OPINION: It’s that time again

E3 always manages to produce something special.
Whether at its most disastrous (that brief ‘98 pit-stop in Atlanta; the ‘hospital corridor’ of 2008) or its most prosperous (Sony’s ‘Go big or go home’ price-drop warning in 1996; 2005’s unveiling of next-gen machines and boomerang controllers), the show always offers excitement and pointers for the year ahead.

In recent years, industry chit-chat was all about the show itself. Is it healthy? Who’s going? Can we afford it? Who’s not going? But for 2010 the focus is on a more significant question: how can new tech pull us out of the slump?

Will it be digital downloads? Streaming services OnLive or Gaikai? iPad? Facebook? Move? Natal? 3D? 3DS? Some of these will define our future, and boost revenues, while the rest will fall by the wayside – good ideas perhaps before their time.

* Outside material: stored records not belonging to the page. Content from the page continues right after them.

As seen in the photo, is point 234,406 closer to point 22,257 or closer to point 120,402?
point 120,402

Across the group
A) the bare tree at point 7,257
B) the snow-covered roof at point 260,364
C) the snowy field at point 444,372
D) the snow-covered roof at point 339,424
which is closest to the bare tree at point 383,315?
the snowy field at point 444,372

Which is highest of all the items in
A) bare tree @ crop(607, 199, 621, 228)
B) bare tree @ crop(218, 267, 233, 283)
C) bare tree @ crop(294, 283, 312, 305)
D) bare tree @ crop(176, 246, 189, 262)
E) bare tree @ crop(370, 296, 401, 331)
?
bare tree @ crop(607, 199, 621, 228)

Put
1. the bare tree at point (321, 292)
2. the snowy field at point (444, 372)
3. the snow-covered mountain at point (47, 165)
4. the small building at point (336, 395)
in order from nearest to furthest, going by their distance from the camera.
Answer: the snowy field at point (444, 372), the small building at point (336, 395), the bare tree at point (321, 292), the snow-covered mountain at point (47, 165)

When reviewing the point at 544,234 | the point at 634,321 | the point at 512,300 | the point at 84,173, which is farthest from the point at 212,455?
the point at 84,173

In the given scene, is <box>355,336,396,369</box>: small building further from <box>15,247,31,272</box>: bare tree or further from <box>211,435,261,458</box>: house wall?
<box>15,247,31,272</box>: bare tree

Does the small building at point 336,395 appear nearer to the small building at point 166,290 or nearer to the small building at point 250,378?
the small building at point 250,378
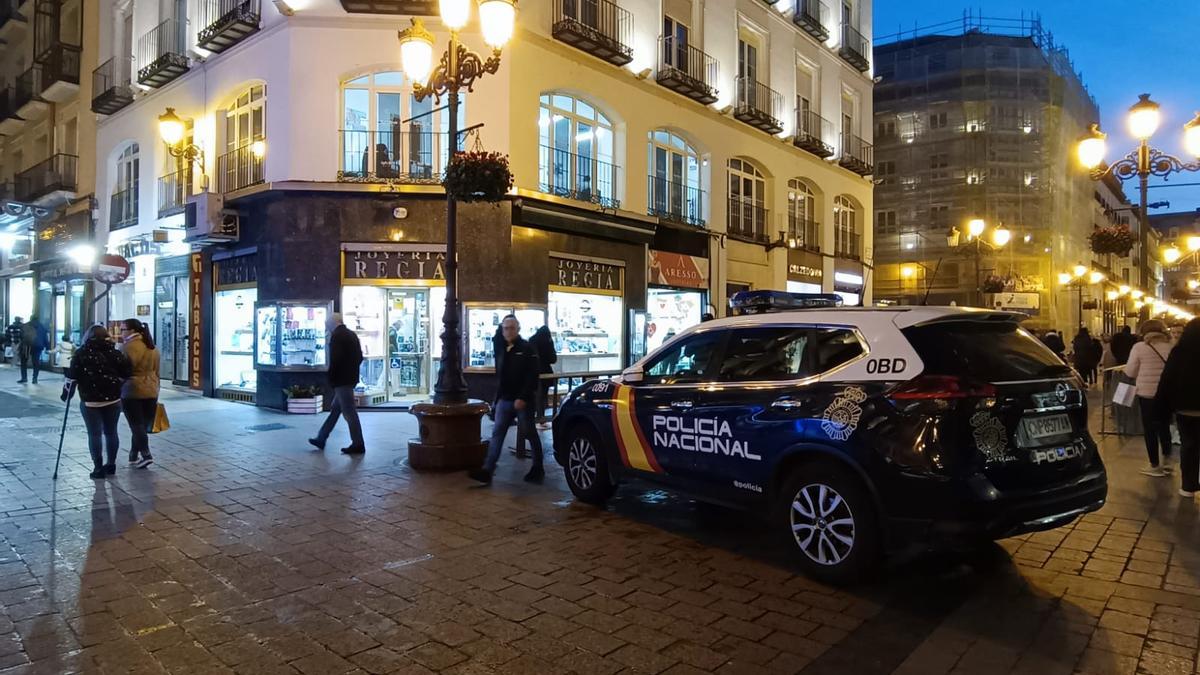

A handful will provide the answer to issues flummoxing the industry right now about how we can reconcile a decline in sales with new frontiers.

E3 will prove that experimentation is rife. In the words of Peter Moore on page 27, We’re throwing mud against the wall and seeing what sticks.”

It might just be the most important E3 yet, but the week-long extravaganza will – as usual – show the world that games are still the most forward-thinking and groundbreaking industry of them all.